Either the flavour of paladins, warlocks, etc. don't fit - as knights aren't paladins and not divinely powered evil slaying what's its. For this, Merlin being a wizard is good enough regardless of vancian casting. Morganna would then be a Witch, not a Warlock. Either way there wouldn't be a 2 souled sorcerer - so I guess that class will have to go.
Sir Galahad is divine powered. Lancelot is the paladin of the Lady of the Lake. If Merlin is a wizard (which probably he isn't, he's closer to a druid), then Morgana is a wizard too, as she learned from him. She later did a pact, so she'll be a female warlock in D&D.


Or the mechanics don't fit - as paladins cannot smite or detect evil. The cleric can't turn undead. And as you said, Merlin doesn't have vancian casting so he isn't a wizard.
Then no class fits. Including fighters and rogues, as they don't get sneak attack or 1 feat per level.

Onlly D&D novels would fit.

But, if you don't like monk don't use him.
Who said I don't like them?
 

I still don't understand the eastern/oriental/ki etc obsession with the monk some seem to have, not of that is mentioned anywhere with the original monk.
Yeah, the original monk is Remo Williams. :) That said, the flavor of the monk in the AD&D PHB is vaguely Eastern-themed, down to the class level titles.

Remember, though, that the Monk was re-imagined for 1e's Oriental Adventures. So "Eastern Martial-Artist" isn't exactly a new association you can pin on 3e/4e.

-O
 


I feel like they pretty much settled 5e's direction with all these arguments about classes outside the core 4 in one of the Designing the Core seminars at Gen Con. (no I wasn't there, but the recording is up at the tome show The Tome Show).

Basically, yes, a lot of the extra classes can be approached by creative use of background, specialties, and the four base classes -and they want to have those available for people that want to have those archetypes addressed that way. They will however also develop the other popular classes when they can use a new unique mechanic that is true to the archetype.

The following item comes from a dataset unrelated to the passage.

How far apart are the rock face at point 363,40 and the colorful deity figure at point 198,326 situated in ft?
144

I'm happy with that solution. Is that enough for us to stop arguing whether the monk is a viable class and just put it in the category of "Stuff you don't have a problem with, but will never use"?
 

I'm thinking more Bannor/Bloodguard action.
Right - that's another example. But the original inspiration for the monk was from ... whatever the series of books Remo Williams was from. Destroyers or something along those lines. (I know the Bloodguard were the inspiration behind the extremely-similar Oathsworn from Arcana Unearthed/Evolved.)

-O
 
Last edited:

I feel like they pretty much settled 5e's direction with all these arguments about classes outside the core 4 in one of the Designing the Core seminars at Gen Con. (no I wasn't there, but the recording is up at the tome show The Tome Show).

Basically, yes, a lot of the extra classes can be approached by creative use of background, specialties, and the four base classes -and they want to have those available for people that want to have those archetypes addressed that way. They will however also develop the other popular classes when they can use a new unique mechanic that is true to the archetype.

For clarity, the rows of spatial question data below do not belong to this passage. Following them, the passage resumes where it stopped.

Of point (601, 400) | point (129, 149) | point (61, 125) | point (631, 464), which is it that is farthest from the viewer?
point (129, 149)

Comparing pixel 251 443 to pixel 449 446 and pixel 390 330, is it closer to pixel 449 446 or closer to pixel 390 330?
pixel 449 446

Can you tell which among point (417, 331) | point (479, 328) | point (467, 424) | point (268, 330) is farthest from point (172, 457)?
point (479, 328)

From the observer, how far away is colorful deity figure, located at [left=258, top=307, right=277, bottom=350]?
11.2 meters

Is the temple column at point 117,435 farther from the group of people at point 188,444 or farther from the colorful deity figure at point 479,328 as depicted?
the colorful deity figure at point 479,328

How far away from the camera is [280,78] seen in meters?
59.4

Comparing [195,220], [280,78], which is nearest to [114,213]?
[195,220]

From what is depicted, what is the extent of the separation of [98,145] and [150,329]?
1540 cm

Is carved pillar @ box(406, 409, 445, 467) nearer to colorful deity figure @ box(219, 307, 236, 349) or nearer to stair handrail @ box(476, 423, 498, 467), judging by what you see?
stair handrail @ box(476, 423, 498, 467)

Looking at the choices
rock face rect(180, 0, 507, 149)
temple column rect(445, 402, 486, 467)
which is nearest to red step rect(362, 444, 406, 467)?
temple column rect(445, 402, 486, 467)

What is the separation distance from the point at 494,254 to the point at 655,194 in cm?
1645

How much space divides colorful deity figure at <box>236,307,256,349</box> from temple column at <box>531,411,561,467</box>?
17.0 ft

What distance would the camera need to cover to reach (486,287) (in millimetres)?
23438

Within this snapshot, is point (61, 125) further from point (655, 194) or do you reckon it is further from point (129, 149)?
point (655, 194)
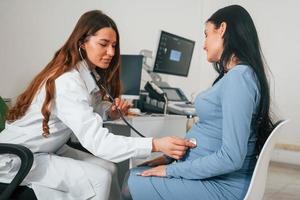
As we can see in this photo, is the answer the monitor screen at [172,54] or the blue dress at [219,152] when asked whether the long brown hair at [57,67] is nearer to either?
the blue dress at [219,152]

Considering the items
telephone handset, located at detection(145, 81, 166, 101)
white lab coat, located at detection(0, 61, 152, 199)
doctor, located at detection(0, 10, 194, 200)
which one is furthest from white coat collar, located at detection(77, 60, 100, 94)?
telephone handset, located at detection(145, 81, 166, 101)

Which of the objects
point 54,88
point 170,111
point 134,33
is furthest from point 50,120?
point 134,33

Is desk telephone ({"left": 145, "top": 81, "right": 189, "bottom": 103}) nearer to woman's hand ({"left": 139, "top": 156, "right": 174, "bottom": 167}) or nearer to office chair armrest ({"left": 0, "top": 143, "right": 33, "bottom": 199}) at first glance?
woman's hand ({"left": 139, "top": 156, "right": 174, "bottom": 167})

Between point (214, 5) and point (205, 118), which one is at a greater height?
point (214, 5)

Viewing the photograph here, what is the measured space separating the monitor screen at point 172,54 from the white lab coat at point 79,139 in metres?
1.36

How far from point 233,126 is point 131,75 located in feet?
4.88

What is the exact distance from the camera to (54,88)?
122cm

I'm happy with that solution. Is that enough for us to stop arguing whether the monk is a viable class and just put it in the category of "Stuff you don't have a problem with, but will never use"?

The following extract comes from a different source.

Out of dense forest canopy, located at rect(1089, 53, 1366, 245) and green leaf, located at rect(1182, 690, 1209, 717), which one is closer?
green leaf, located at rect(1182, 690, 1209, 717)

I'm happy with that solution too... if anything, I think people are enjoying discussing the issue here because it WAS brought up in a context of "stuff that I don't mind existing but wouldn't play," rather than "MONKS ARE NOT MY D&D KILL THEM WITH FIRE."
 

Right - that's another example. But the original inspiration for the monk was from ... whatever the series of books Remo Williams was from. Destroyers or something along those lines. (I know the Bloodguard were the inspiration behind the extremely-similar Oathsworn from Arcana Unearthed/Evolved.)

-O

There are other valid monk examples, like Adem mercenaries in Patrick Rothfus' In the Name of the Wind novel and sequel, or even the Aiels in Robert Jordan's The Wheel of Time.
 

There are other valid monk examples, like Adem mercenaries in Patrick Rothfus' In the Name of the Wind novel and sequel, or even the Aiels in Robert Jordan's The Wheel of Time.
Absolutely. I'm talking about the original inspirations, though.